SPUTNIK: The US-China trade war has escalated significantly in recent months, indicating a major crossroads for China's ambitions towards autonomy. Is Beijing ready to build a self-sufficient tech industry and can it weather the storm before reaching such a milestone?
Abishur Prakash: It doesn’t matter if China is or is not ready. It has no choice but to become self-sufficient in technology, and the US tech-based foreign policy has created a new “status quo” for China.
Look at Chinese technology firms. From Huawei to Bytedance to Alibaba, Chinese firms are being forced to play by a new set of business rules that are hijacking their business model and profitability.
For example, Huawei has mulled selling Honor, one of its smartphone divisions, because of restrictions around chips.
Of course, becoming self-sufficient in areas like semiconductors, software and servers, will take time, with many bumps along the way. Some Chinese technology firms may go bust or certain Chinese tech ambitions may need to be tempered.
But, it won’t take as long as some suspect for China to catch up. For instance, China’s chip industry is where China’s software industry was a decade ago. Nobody viewed Chinese software as comparable or even close to the American equivalents, but today, Huawei is set to launch its own operating system, HarmonyOS, to replace Android and Windows.
The technology gap between China and the US is shrinking.
SPUTNIK: Several key tech firms have entered buyout talks, including the Nvidia-Arm and AMD-Xilinx deals. Can you explain how such a buyout could affect Chinese firms' access to key technologies? Are Beijing's concerns over a potential expansion of restrictions valid, and how could Trump use this to his advantage?

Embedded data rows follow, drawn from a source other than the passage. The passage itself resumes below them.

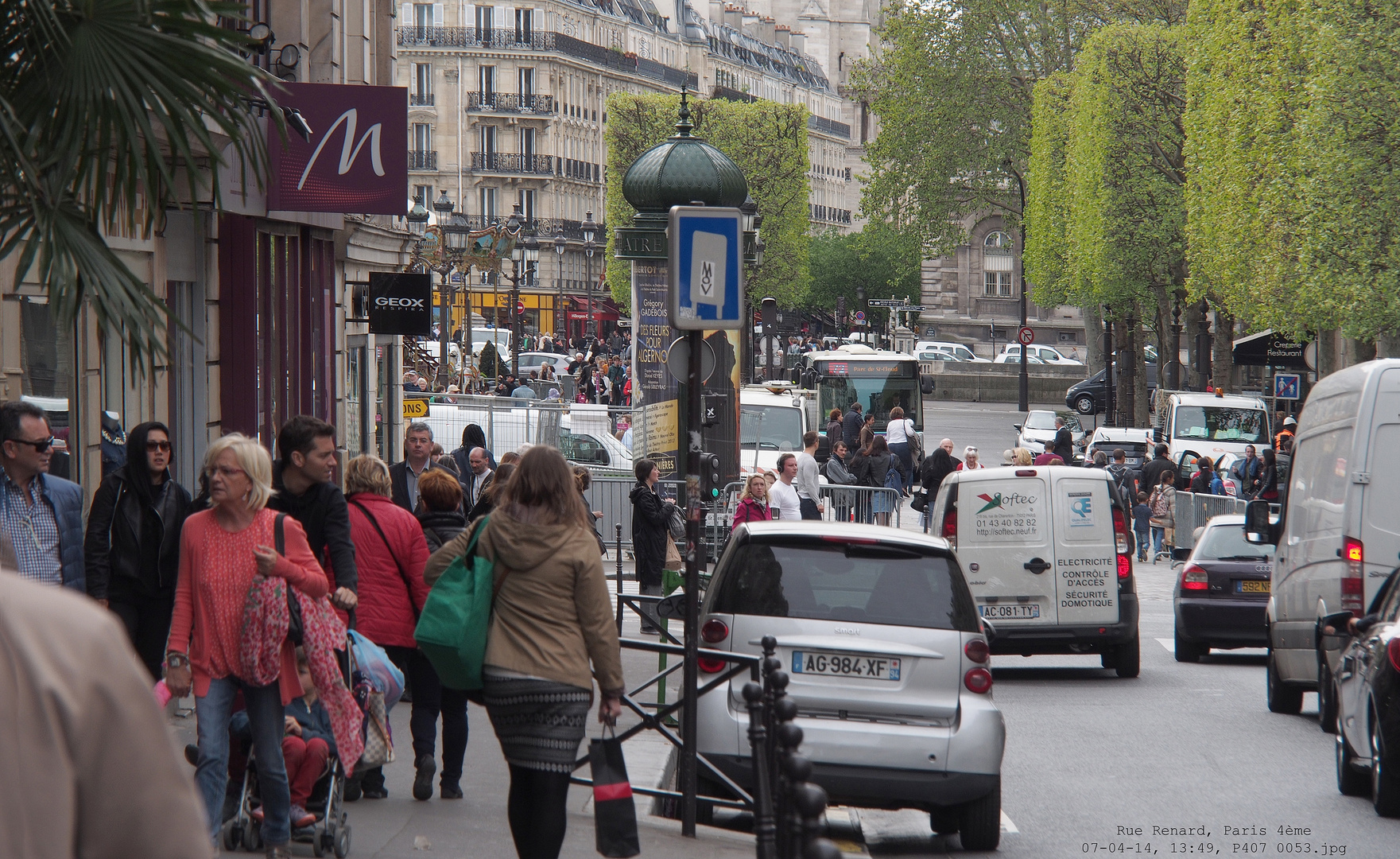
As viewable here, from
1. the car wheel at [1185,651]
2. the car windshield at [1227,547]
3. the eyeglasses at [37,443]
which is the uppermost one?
the eyeglasses at [37,443]

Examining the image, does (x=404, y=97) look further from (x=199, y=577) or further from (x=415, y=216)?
(x=415, y=216)

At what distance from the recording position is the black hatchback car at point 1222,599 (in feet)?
55.5

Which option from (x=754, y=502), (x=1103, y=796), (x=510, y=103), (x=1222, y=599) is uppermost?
(x=510, y=103)

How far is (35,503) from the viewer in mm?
7469

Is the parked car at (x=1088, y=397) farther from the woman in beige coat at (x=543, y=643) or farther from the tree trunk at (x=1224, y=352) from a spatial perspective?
the woman in beige coat at (x=543, y=643)

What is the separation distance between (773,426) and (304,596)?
970 inches

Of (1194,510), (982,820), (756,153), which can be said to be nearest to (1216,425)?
(1194,510)

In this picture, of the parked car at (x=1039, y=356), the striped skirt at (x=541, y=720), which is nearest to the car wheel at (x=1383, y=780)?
the striped skirt at (x=541, y=720)

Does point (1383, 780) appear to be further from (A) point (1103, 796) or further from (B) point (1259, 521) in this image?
(B) point (1259, 521)

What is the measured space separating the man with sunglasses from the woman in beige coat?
2.28 m

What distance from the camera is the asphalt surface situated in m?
7.80

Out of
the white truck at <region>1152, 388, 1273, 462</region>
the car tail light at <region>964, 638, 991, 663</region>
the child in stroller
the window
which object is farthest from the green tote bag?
the window

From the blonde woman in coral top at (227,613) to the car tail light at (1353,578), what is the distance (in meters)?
7.52

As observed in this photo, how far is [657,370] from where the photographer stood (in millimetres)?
20172
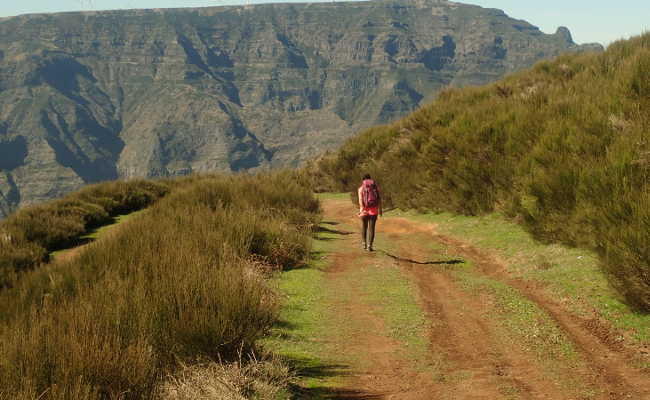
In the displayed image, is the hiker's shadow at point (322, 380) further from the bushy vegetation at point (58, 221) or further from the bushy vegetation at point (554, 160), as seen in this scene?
the bushy vegetation at point (58, 221)

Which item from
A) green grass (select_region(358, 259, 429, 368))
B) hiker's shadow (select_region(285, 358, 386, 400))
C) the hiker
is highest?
the hiker

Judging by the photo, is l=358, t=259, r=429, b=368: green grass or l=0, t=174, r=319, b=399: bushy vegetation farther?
l=358, t=259, r=429, b=368: green grass

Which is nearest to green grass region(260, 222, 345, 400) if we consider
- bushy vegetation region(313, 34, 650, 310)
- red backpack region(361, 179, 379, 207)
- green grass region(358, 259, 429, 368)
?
green grass region(358, 259, 429, 368)

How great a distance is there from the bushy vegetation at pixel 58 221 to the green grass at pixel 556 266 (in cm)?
946

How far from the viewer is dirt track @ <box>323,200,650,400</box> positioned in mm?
5461

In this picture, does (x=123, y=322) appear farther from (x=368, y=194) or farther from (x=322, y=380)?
(x=368, y=194)

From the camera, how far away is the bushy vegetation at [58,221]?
13664 mm

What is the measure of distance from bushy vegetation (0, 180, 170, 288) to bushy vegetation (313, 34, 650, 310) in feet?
32.5

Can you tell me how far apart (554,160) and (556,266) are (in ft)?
11.7

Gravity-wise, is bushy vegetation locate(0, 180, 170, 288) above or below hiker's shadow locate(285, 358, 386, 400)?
below

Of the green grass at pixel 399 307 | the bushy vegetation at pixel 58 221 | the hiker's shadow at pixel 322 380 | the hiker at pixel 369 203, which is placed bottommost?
the bushy vegetation at pixel 58 221

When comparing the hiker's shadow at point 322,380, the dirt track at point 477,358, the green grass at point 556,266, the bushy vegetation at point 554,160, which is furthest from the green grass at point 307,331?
the bushy vegetation at point 554,160

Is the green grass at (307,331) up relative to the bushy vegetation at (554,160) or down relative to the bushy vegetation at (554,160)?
down

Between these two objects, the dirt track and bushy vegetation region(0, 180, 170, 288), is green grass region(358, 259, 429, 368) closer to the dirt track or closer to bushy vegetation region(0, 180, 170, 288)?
the dirt track
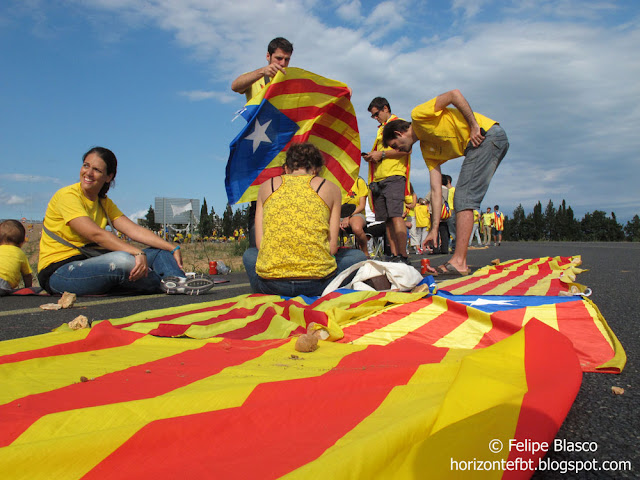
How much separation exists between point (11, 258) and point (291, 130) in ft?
10.7

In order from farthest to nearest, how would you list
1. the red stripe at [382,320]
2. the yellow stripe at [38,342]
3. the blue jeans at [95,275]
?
1. the blue jeans at [95,275]
2. the red stripe at [382,320]
3. the yellow stripe at [38,342]

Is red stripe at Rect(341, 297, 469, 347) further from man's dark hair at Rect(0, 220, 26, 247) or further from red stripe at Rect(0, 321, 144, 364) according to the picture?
man's dark hair at Rect(0, 220, 26, 247)

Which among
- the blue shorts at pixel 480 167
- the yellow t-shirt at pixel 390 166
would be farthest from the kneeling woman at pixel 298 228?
the yellow t-shirt at pixel 390 166

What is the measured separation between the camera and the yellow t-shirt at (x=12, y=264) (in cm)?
449

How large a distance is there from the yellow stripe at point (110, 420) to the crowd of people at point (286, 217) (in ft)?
5.44

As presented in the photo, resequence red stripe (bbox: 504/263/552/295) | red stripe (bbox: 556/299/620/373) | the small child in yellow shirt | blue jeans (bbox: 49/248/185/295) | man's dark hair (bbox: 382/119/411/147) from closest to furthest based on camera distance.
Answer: red stripe (bbox: 556/299/620/373) → red stripe (bbox: 504/263/552/295) → blue jeans (bbox: 49/248/185/295) → the small child in yellow shirt → man's dark hair (bbox: 382/119/411/147)

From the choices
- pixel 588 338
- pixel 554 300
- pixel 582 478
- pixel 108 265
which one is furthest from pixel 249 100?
pixel 582 478

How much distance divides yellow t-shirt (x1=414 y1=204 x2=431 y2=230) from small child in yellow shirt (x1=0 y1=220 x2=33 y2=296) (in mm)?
9792

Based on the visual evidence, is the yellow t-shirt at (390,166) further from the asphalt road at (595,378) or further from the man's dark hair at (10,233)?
the man's dark hair at (10,233)

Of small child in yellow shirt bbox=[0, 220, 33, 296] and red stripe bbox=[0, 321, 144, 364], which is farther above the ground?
small child in yellow shirt bbox=[0, 220, 33, 296]

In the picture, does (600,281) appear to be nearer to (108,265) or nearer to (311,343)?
(311,343)

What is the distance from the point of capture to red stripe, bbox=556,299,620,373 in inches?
69.6

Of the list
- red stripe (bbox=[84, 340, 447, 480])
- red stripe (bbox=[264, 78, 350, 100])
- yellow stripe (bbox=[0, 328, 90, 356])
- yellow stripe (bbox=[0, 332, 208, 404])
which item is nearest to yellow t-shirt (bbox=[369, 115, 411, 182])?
red stripe (bbox=[264, 78, 350, 100])

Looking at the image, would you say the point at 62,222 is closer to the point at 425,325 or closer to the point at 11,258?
the point at 11,258
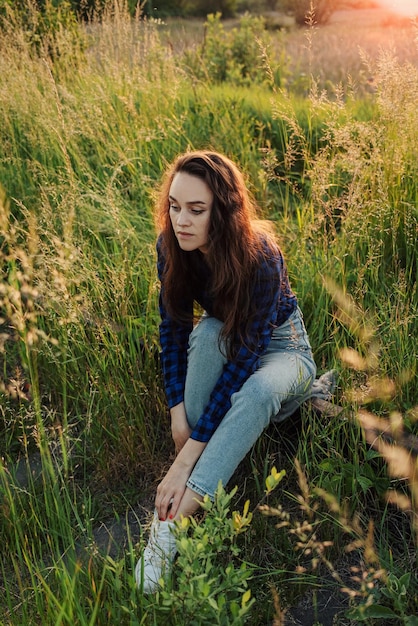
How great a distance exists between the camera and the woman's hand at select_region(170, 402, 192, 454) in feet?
7.54

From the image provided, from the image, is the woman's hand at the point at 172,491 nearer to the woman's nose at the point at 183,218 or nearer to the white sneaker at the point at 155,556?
the white sneaker at the point at 155,556

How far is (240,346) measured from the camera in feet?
7.38

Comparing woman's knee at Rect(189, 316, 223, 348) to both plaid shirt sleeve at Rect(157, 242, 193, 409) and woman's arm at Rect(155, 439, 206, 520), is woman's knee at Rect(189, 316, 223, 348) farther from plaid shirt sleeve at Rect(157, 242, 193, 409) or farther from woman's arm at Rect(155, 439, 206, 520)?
woman's arm at Rect(155, 439, 206, 520)

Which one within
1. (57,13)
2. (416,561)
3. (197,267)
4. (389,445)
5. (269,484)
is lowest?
(416,561)

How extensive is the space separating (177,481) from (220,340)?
485mm

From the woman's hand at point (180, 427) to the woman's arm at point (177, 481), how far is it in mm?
116

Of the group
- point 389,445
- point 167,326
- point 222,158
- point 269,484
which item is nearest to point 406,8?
point 222,158

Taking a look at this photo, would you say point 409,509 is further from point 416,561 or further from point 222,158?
point 222,158

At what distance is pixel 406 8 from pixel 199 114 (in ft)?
5.22

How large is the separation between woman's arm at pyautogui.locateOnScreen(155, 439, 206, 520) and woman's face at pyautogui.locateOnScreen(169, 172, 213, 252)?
672mm

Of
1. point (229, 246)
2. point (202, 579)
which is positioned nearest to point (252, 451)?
point (229, 246)

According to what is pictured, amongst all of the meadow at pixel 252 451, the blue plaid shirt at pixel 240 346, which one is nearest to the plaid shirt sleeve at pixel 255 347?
the blue plaid shirt at pixel 240 346

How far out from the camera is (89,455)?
8.52 ft

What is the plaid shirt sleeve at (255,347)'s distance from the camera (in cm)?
218
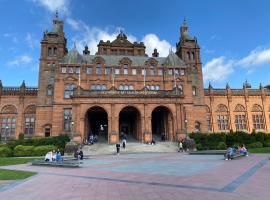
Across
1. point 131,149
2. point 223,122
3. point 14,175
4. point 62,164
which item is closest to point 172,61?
point 223,122

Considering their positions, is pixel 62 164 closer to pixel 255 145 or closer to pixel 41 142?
pixel 41 142

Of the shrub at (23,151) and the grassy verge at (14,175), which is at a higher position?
the shrub at (23,151)

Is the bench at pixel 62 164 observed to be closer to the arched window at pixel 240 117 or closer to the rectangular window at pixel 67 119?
the rectangular window at pixel 67 119

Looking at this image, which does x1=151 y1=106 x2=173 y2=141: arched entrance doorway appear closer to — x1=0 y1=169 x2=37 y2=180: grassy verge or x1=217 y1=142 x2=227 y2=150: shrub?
x1=217 y1=142 x2=227 y2=150: shrub

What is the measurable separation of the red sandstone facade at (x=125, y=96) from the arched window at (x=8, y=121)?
0.71ft

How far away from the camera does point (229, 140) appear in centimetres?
4138

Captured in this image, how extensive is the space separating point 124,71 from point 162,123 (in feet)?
51.2

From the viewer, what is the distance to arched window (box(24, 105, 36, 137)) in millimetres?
56312

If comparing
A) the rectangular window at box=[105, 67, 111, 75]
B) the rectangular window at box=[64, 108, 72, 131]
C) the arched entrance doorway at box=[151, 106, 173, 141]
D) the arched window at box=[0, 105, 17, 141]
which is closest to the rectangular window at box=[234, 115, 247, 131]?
the arched entrance doorway at box=[151, 106, 173, 141]

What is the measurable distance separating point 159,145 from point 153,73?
22.1 metres

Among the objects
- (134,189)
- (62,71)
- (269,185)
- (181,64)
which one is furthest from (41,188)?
(181,64)

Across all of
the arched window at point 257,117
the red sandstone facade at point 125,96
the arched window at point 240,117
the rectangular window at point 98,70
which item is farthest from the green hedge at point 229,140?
the rectangular window at point 98,70

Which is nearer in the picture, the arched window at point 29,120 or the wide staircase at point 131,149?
the wide staircase at point 131,149

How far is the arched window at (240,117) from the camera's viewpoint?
6400 centimetres
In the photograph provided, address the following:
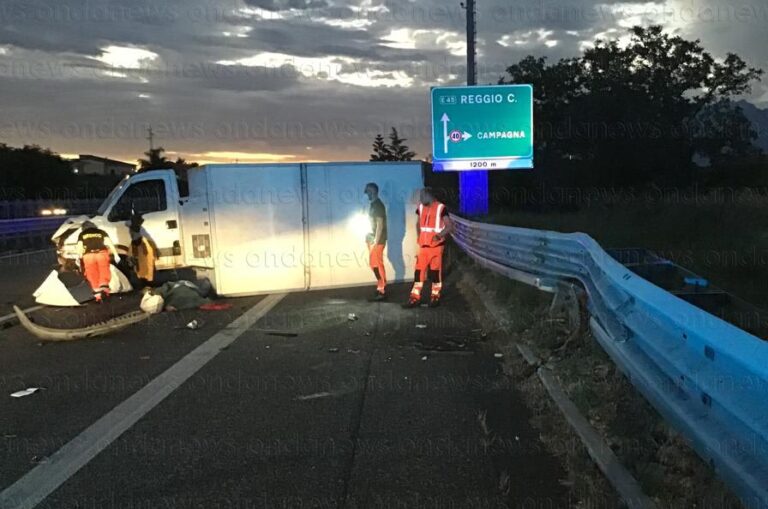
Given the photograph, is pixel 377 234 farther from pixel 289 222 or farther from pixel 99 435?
pixel 99 435

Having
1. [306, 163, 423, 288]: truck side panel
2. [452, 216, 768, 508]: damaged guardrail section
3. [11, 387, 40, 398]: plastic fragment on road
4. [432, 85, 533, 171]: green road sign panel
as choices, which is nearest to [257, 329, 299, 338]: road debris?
[11, 387, 40, 398]: plastic fragment on road

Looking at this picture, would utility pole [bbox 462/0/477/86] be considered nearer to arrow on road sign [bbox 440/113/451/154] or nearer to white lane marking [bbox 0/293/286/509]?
arrow on road sign [bbox 440/113/451/154]

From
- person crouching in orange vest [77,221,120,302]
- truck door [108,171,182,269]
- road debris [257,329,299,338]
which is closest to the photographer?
road debris [257,329,299,338]

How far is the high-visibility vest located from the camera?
9867mm

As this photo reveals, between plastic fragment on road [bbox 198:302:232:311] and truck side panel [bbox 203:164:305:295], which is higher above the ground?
truck side panel [bbox 203:164:305:295]

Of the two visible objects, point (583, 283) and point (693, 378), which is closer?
point (693, 378)

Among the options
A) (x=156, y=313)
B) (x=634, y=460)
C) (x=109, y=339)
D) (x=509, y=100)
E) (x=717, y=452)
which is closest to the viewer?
(x=717, y=452)

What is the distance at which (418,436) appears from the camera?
15.8 feet

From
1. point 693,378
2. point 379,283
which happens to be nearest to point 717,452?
point 693,378

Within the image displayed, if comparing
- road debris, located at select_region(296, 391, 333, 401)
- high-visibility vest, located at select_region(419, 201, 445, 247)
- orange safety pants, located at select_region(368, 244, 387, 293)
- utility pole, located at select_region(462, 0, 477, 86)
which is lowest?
road debris, located at select_region(296, 391, 333, 401)

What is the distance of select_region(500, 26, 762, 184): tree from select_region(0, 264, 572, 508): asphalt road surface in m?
27.7

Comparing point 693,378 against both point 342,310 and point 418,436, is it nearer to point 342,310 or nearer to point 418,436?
point 418,436

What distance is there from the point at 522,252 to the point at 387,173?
307cm

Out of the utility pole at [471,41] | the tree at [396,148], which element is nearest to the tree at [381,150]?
the tree at [396,148]
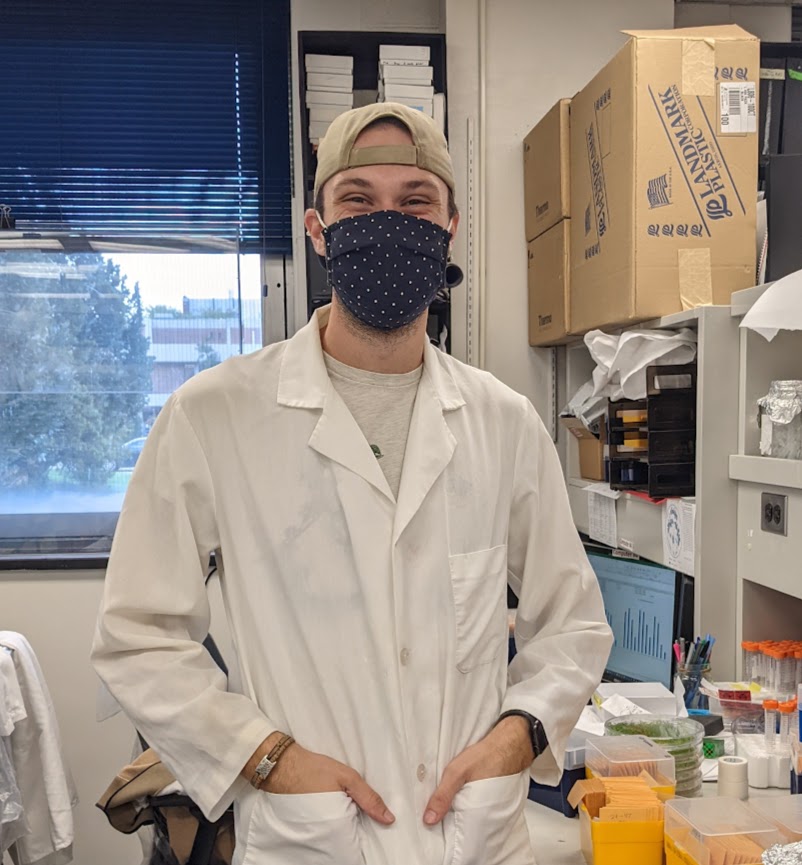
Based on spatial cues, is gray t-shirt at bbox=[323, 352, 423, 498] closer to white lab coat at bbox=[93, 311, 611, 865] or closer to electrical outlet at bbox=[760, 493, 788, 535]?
white lab coat at bbox=[93, 311, 611, 865]

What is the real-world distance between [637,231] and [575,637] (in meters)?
1.10

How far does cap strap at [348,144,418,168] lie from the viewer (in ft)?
3.89

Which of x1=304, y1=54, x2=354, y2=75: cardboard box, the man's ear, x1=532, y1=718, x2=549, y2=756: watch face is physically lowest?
x1=532, y1=718, x2=549, y2=756: watch face

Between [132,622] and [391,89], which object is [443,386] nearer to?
[132,622]

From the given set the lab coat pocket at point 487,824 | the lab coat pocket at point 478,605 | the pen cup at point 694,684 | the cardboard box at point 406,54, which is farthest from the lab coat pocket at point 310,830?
the cardboard box at point 406,54

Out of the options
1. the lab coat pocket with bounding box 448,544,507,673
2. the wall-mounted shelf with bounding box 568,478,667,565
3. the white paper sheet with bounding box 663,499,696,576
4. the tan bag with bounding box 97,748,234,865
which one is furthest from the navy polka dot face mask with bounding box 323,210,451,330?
the tan bag with bounding box 97,748,234,865

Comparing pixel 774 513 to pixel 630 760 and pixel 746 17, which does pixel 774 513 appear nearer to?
pixel 630 760

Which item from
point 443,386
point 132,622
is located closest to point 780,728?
point 443,386

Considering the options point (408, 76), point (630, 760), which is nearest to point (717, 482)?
point (630, 760)

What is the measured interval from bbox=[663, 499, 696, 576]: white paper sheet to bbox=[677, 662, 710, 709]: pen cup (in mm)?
213

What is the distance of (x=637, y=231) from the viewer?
198 centimetres

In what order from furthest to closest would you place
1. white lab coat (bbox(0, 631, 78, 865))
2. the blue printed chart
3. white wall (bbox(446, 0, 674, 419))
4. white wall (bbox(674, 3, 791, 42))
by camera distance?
1. white wall (bbox(674, 3, 791, 42))
2. white wall (bbox(446, 0, 674, 419))
3. white lab coat (bbox(0, 631, 78, 865))
4. the blue printed chart

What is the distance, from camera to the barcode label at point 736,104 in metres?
1.96

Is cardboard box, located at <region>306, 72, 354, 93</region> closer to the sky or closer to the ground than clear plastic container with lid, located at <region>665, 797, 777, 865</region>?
closer to the sky
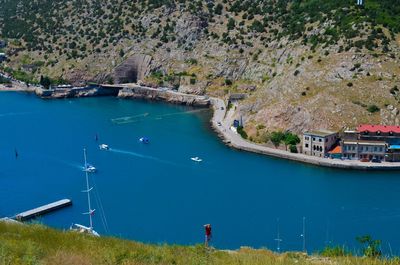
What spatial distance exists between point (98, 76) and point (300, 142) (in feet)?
128

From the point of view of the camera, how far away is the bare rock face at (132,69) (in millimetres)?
78375

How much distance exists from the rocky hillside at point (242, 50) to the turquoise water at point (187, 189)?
304 inches

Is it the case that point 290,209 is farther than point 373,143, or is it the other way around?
point 373,143

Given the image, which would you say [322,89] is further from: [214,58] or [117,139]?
[214,58]

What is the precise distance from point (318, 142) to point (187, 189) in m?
13.1

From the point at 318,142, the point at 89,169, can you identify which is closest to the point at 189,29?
the point at 318,142

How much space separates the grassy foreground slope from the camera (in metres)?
9.75

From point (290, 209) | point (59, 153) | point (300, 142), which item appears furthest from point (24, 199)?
point (300, 142)

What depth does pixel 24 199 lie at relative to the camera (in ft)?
119

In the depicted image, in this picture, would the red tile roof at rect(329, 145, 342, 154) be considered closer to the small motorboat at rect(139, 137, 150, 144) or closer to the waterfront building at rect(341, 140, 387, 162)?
the waterfront building at rect(341, 140, 387, 162)

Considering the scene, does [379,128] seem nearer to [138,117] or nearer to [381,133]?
[381,133]

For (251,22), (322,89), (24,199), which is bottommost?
(24,199)

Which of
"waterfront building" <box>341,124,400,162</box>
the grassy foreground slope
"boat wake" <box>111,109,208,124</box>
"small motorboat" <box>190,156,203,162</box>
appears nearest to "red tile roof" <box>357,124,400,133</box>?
"waterfront building" <box>341,124,400,162</box>

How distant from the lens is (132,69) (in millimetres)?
79500
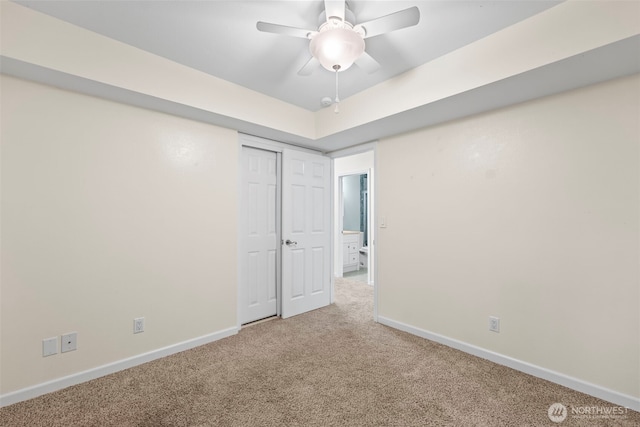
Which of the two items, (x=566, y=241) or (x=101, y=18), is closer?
(x=101, y=18)

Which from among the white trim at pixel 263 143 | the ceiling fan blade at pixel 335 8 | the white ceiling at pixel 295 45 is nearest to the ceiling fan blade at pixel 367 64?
the white ceiling at pixel 295 45

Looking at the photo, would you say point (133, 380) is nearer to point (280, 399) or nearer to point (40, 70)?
point (280, 399)

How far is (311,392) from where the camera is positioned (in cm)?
192

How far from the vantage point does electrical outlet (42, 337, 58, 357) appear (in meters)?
1.90

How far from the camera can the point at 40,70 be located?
1.74m

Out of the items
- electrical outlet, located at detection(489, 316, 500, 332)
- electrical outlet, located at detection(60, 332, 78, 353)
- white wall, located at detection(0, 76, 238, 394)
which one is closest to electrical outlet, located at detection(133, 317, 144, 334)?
white wall, located at detection(0, 76, 238, 394)

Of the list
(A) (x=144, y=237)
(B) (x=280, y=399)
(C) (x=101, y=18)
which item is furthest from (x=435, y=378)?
(C) (x=101, y=18)

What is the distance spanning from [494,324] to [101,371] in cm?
313

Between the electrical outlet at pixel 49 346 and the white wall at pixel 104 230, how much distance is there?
25 mm

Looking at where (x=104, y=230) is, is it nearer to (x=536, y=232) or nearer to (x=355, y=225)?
(x=536, y=232)

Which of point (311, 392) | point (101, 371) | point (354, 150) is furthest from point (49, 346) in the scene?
point (354, 150)

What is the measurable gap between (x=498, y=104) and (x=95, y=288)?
346 cm

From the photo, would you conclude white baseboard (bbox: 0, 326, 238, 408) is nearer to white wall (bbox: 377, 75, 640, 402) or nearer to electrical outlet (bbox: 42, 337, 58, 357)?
electrical outlet (bbox: 42, 337, 58, 357)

Abishur Prakash: Nvidia's buyout of Arm comes at a pivotal moment for China. The global chip industry is increasingly becoming “off limits” for Chinese companies, and even non-US firms such as Samsung are giving China the cold shoulder when it comes to chips.
What makes Arm so important is its technology is fundamentally different than other chip technologies. Unlike Intel or AMD, Arm’s technology is used by Chinese firms to build chips. For instance, Huawei chips are based on Arm's architecture, and previously, the British firm has used its origins as a way to circumvent US sanctions to do business with China.
Considering China’s consumer goods firms are the 'golden children', Beijing may view Nvidia acquiring Arm as crossing a red line and push the Chinese government to block the deal.
SPUTNIK: Following Moore's Law, the global chipmaking industry has become increasingly competitive. What strategies are China taking to procure chips without outsourcing architecture from third-party firms, or violating IP rights and trade restrictions? What would be the best interim plan for such companies while working towards such a goal? How might China go about procuring chips considering has been losing access and many of its technology firms are under pressure (i.e. Huawei)?
Abishur Prakash: China knows that it has to operate at warp speed to procure chips, and it’s already taking steps.
First, China is focusing on attracting the best semiconductor talent, and has already poached more than 3,000 semiconductor experts from Taiwan. More recently, two Chinese chip firms hired 100 former employees from TSMC, the world’s biggest chip manufacturer based in Taiwan, to work on chip projects backed by the Chinese government.
Second, China is turning to open-source chip technologies to circumvent Western companies. For example, Alibaba has unveiled its Hanguang 800 chip for the Internet of Things (IoT) and 5G, built on the open-source RISC-V solution from a US university. Alibaba has also developed its own AI-chips, which it has deployed throughout its business operations.
Third, many Chinese firms are investing in the next era of chips, which isn’t necessarily controlled by the US. An example of this is Horizon Robotics, a Chinese technology firm that’s developed “AI on a chip,” allowing appliances to communicate with one another without the Internet.
This could mean that chip wars between the US and China are not black and white, and there is far more taking place than meets the eye.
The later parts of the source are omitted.